Data supplied start

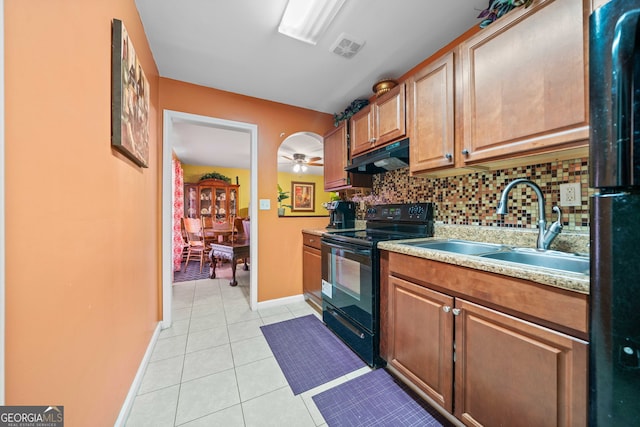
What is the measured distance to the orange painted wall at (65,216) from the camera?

Data supplied end
Data supplied start

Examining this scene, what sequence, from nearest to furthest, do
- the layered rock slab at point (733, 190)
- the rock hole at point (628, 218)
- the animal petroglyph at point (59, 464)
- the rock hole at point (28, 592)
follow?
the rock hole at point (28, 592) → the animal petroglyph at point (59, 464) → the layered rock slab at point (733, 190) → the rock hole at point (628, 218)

Data supplied end

Task to complete
Reproduce the material above, from the line containing "Examining this scene, what" up to and including the line containing "the rock hole at point (28, 592) →".

Output below
Examining this scene, what sequence, from nearest to furthest, do
- the layered rock slab at point (733, 190)
- the rock hole at point (628, 218)
- the animal petroglyph at point (59, 464)
- the rock hole at point (28, 592)
follow?
the rock hole at point (28, 592) → the animal petroglyph at point (59, 464) → the layered rock slab at point (733, 190) → the rock hole at point (628, 218)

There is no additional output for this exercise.